--- Zu erledigen ---
- a) Schreib im Textauszug den Abschnitt von "Als Begründung für" bis "verfügt (Spruchpunkt III.)." neu und setz dabei "Tante" an die Stelle von "Mutter".
- b) An welchem Tag hat der Beschwerdeführer laut Textauszug beim Bundesasylamt seinen Antrag auf internationalen Schutz gestellt?

E11 314.039-1/2008-7E

 

ERKENNTNIS

 

Der Asylgerichtshof hat durch den Richter Dr. Friedrich KINZLBAUER als Vorsitzenden und die Richterin Dr. Isabella ZOPF als Beisitzerin im Beisein der Schriftführerin Bettina BIRNGRUBER über die Beschwerde des K. H., geb. 00.00.1987, StA. Türkei, vertreten durch die Rechtsanwälte Dr. Klaus Kocher & Mag. Wilfried Bucher, gegen den Bescheid des Bundesasylamtes vom 31.07.2007, FZ. 07 03.323-BAG, in nicht öffentlicher Sitzung zu Recht erkannt:

 

Der bekämpfte Bescheid wird behoben und die Angelegenheit gem. § 66 Abs. 2 AVG zur neuerlichen Verhandlung und Erlassung eines neuen Bescheides an das Bundesasylamt zurückverwiesen.

Text

E n t s c h e i d u n g s g r ü n d e :

 

I. Der Beschwerdeführer, ein Staatsangehöriger der Türkei, stellte am 04.04.2007 beim Bundesasylamt (BAA) einen Antrag auf internationalen Schutz. Dazu wurde er erstbefragt und zu den im Akt ersichtlichen Daten von einem Organwalter des BAA niederschriftlich einvernommen. Der Verlauf dieser Einvernahmen ist im angefochtenen Bescheid vollständig wieder gegeben, weshalb hierauf verwiesen wird.

 

Als Begründung für das Verlassen seines Herkunftsstaates brachte er im Wesentlichen vor, er sei Kurde und habe in der Türkei keine Rechte, er möchte in der Türkei auf keinen Fall seinen Militärdienst ableisten. Er habe lange Zeit in den Niederlanden bei seiner Mutter gelebt und sich dort in einem kurdischen Verein politisch betätigt. Deswegen werde er in der Türkei gesucht.

 

Der Antrag auf internationalen Schutz wurde folglich mit Bescheid des BAA vom 31.07.2007, FZ. 07 03.323-BAG, gemäß § 3 Abs 1 AsylG 2005 abgewiesen und der Status eines Asylberechtigten nicht zuerkannt (Spruchpunkt I.). Gem. § 8 Abs 1 Z 1 AsylG wurde der Status des subsidiär Schutzberechtigten in Bezug auf den Herkunftsstaat Türkei nicht zugesprochen (Spruchpunkt II.). Gemäß § 10 Abs 1 Z 2 AsylG wurde die Ausweisung des BF aus dem österreichischen Bundesgebiet in die Türkei verfügt (Spruchpunkt III.).

 

Im Rahmen der Beweiswürdigung erachtete die belangte Behörde das Vorbringen des BF in wesentlichen Punkten als nicht glaubwürdig. Glaubhaft sei lediglich sein Vorbringen, dass er aus seiner inneren Einstellung heraus keinen Wehrdienst leisten wolle. Der BF sei ethnisch der türkischen Bevölkerungsgruppe zuzuordnen, sei daher beim türkischen Militär weder einer Benachteiligung, noch einer Verfolgung ausgesetzt, zumal sogar bei kurdischen Wehrdienstpflichtigen von einer solchen Benachteiligung oder Verfolgung gar nicht ausgegangen werde.

--- Gesammeltes Material ---
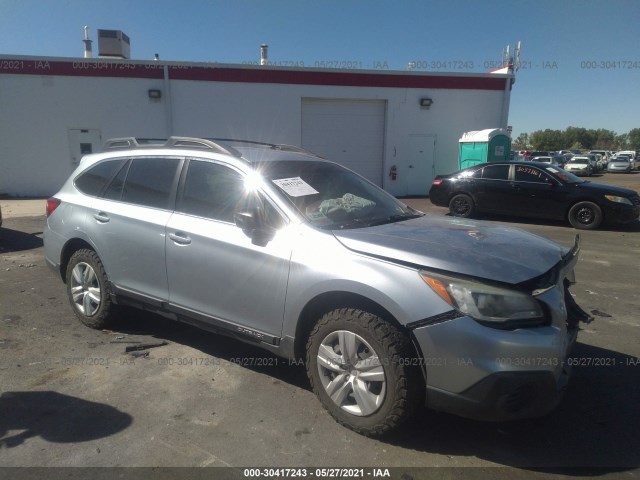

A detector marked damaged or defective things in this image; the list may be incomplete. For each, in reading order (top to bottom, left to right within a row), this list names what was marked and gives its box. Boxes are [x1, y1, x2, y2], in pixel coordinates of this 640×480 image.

--- Antworten nach Nummer ---
- a)
Als Begründung für das Verlassen seines Herkunftsstaates brachte er im Wesentlichen vor, er sei Kurde und habe in der Türkei keine Rechte, er möchte in der Türkei auf keinen Fall seinen Militärdienst ableisten. Er habe lange Zeit in den Niederlanden bei seiner Tante gelebt und sich dort in einem kurdischen Verein politisch betätigt. Deswegen werde er in der Türkei gesucht.

 

Der Antrag auf internationalen Schutz wurde folglich mit Bescheid des BAA vom 31.07.2007, FZ. 07 03.323-BAG, gemäß § 3 Abs 1 AsylG 2005 abgewiesen und der Status eines Asylberechtigten nicht zuerkannt (Spruchpunkt I.). Gem. § 8 Abs 1 Z 1 AsylG wurde der Status des subsidiär Schutzberechtigten in Bezug auf den Herkunftsstaat Türkei nicht zugesprochen (Spruchpunkt II.). Gemäß § 10 Abs 1 Z 2 AsylG wurde die Ausweisung des BF aus dem österreichischen Bundesgebiet in die Türkei verfügt (Spruchpunkt III.).

- b) Am 04.04.2007.